— SET OF TASKS —
- 1) Reproduce the WORDS-L post word for word from "I arived 30" to "afternoon will involve.".
- 2) According to the WORDS-L post, what vehicle did the group ride in?

Date: Sun, 20 Aug 1995 08:18:14 EDT
From: "Phyllis C. Petree" <ppetree@CABELL.VCU.EDU>
Subject: WHTMOSN
To: Multiple recipients of list WORDS-L <WORDS-L@UGA.CC.UGA.EDU>

Last night, my friends from the gym took me out for a going away outing/party. Until we left, I had no idea whay we were doing or where we would be going. As my friends put it, we wanted to do somthing a little different and we wanted it to be a surprise. here's What Happened to Me On Saturday night.

I arived 30 minutes late, having written down that we were supposed to meet at 3:15 - apparently the assembly time was 2:45. After I apologized profusely, we headed east on I-64, driving like a bat out of hell. More about this later. Oh, and we were riding in a Chrysler mini-van, the one whose back door sometimes pop open & rear seat comes loose dumping passengers during collisions, even minor fender-benders.

I still don't know where we're going but notice that the naviogator in the front seat is refering to a brochure for Shirley Plantation as she gives directions to the driver. With my keen grasp of the obvious, I figure out what the first part of the afternoon will involve.

Records from a spatial question set
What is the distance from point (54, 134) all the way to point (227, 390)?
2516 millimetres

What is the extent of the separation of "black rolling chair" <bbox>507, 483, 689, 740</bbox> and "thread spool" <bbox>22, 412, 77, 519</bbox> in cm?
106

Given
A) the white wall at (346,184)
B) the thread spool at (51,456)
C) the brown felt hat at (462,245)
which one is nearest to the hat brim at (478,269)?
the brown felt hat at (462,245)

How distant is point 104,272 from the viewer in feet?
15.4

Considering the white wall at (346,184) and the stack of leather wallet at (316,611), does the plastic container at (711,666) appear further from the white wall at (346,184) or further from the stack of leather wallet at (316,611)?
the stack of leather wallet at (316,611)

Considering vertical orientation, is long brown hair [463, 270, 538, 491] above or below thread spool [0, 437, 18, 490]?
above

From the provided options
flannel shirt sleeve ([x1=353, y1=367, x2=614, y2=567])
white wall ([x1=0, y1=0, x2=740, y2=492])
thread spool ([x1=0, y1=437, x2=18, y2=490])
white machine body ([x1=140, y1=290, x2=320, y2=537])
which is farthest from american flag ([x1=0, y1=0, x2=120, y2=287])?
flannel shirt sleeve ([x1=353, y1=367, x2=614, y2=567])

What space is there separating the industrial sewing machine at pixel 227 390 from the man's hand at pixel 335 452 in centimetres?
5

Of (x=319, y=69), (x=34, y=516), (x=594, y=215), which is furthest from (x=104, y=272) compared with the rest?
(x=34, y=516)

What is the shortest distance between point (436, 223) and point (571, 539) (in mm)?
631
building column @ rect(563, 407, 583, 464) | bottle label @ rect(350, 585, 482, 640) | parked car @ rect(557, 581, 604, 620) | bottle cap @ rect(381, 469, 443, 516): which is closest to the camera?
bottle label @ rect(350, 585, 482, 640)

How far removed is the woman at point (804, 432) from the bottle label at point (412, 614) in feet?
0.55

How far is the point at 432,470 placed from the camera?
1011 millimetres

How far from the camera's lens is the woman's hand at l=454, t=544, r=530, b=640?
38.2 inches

— ANSWERS FOR THE EXERCISE —
- 1)
I arived 30 minutes late, having written down that we were supposed to meet at 3:15 - apparently the assembly time was 2:45. After I apologized profusely, we headed east on I-64, driving like a bat out of hell. More about this later. Oh, and we were riding in a Chrysler mini-van, the one whose back door sometimes pop open & rear seat comes loose dumping passengers during collisions, even minor fender-benders.

I still don't know where we're going but notice that the naviogator in the front seat is refering to a brochure for Shirley Plantation as she gives directions to the driver. With my keen grasp of the obvious, I figure out what the first part of the afternoon will involve.

- 2) A Chrysler mini-van.